I spend most of my working hours running the non-profit that I started called Writing Through. I love the work and I think that it is the greatest gift I can give to the world (other than my wonderful children, of course). But I also love writing – poems, novels, whatever – and I know that my writing is the greatest gift I can give to myself. How to balance the two, though, has become more and more of an issue, and so I am always on the lookout for descriptions of how other writers organize their time. We writers are always jugglers, too. I don’t know of anyone who writes, earns a living from writing only, and lives alone without the interruptions of friends and/or families (joyous or not). Perhaps that is a road that can be taken by some, but it isn’t one that I have ever wanted to take. Sometimes I think that was always my Faustian bargain. If only I had sat alone and did nothing but wrote, maybe I would have been Hemingway. But I guess I didn’t want to be Hemingway enough to make those sacrifices.
I call this the Work-Work Balance. When you have multiple jobs whose work hours bleed into each other’s, how do you manage? I just read an article in Medium by Mike Gardner called How Amy Bloom Paid the Bills While She Wrote the Books. The interview is enlightening in many ways, not the least of which is how she seems to say that the only element of her success which was not haphazard was her persistence. I would add a seemingly bottomless resource of talent and energy. But even for those of us who don’t have Bloom’s bottomless energy and talent, the interview is well worth reading.
For myself, I am continually struggling with my own balance. The scale usually tips to one side of the other, but every now and again there is a temporary equilibrium. When that happens, these factors are usually in play:
- Two communities pulling me in both directions at once: my Writing Through team and partners on one side, and a community of artists on the other, both vying for my attention equally.

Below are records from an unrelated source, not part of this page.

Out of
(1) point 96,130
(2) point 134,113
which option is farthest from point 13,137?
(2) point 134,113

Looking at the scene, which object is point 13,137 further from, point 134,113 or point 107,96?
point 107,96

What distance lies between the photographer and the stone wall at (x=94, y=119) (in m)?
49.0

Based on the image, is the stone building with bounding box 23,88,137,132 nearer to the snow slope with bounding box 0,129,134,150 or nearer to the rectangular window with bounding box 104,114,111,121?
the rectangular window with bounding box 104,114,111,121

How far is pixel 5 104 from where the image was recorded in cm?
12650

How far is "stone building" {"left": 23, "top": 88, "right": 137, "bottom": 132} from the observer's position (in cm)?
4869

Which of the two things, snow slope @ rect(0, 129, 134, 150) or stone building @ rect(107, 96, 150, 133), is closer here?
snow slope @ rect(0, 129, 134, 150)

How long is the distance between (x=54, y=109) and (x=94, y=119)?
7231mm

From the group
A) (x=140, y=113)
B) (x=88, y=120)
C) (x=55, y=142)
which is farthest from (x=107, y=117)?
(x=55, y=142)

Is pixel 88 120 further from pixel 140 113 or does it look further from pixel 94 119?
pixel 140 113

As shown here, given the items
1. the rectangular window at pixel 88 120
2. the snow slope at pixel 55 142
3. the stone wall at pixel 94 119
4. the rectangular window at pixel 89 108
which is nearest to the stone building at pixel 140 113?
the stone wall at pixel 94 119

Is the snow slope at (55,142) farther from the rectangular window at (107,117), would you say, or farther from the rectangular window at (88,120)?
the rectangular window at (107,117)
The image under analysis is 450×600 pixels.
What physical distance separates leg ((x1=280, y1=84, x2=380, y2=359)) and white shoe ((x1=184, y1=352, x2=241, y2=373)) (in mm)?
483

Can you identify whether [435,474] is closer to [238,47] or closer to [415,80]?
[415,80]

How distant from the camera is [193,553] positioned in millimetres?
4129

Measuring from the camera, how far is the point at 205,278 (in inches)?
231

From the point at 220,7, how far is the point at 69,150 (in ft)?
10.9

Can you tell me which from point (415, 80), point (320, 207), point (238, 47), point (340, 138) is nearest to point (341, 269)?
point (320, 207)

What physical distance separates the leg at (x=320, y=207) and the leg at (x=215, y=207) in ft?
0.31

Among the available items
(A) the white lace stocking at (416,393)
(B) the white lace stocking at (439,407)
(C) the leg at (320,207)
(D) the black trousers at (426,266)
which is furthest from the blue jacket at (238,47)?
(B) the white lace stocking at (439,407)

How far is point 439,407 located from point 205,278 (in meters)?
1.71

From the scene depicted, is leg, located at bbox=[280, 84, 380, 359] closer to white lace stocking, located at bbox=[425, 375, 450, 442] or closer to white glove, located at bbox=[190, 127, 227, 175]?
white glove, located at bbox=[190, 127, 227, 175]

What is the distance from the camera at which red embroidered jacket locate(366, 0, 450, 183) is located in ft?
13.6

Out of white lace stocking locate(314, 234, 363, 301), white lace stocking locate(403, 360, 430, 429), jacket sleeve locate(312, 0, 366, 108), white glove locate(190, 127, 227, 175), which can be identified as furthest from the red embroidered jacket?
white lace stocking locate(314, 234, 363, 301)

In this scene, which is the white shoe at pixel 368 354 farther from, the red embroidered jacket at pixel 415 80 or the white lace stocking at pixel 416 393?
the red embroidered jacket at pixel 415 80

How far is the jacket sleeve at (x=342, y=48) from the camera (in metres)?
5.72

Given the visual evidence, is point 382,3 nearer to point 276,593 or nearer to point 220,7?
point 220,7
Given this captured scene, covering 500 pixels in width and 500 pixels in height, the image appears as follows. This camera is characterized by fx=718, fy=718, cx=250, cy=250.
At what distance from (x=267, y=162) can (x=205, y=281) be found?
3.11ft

- Deadlines. I’m the sort of person who works well with deadlines. If something has to be done by a certain time, I do it, so I often create deadlines for myself even when they don’t exist, for both my non-profit work, and my writing.
- Two separate work areas. I try to keep my Writing Through work piles in a separate area from my poetry/fiction writing work piles, even if that means just in opposite corners of the same room. Separate, but equal.
- Time away. Despite my need for deadlines, my need for me time is just as great – whether it’s to exercise, do the crossword puzzle, play the violin or (now) the drums, or do nothing. If the pressure mounts too much, nothing gets done well.
Amy Bloom tells the story of the Do Not Disturb sign which her young daughter made for her. Neither side says, Do Not Disturb. One side basically says Come In, while the other says Knock and then Come In. I get that and have always done the same, no matter which work area I find myself in. To my friends and family, it is always Come In or Come In, Even if I Say Don’t. Perhaps that is the real essence of my deal with the devil. Keeping the door to life open may have meant for me keeping the door to success closed. But I guess it depends on your definition of success.
lovely piece about a familiar phenomenon, Sue. Thanks so much!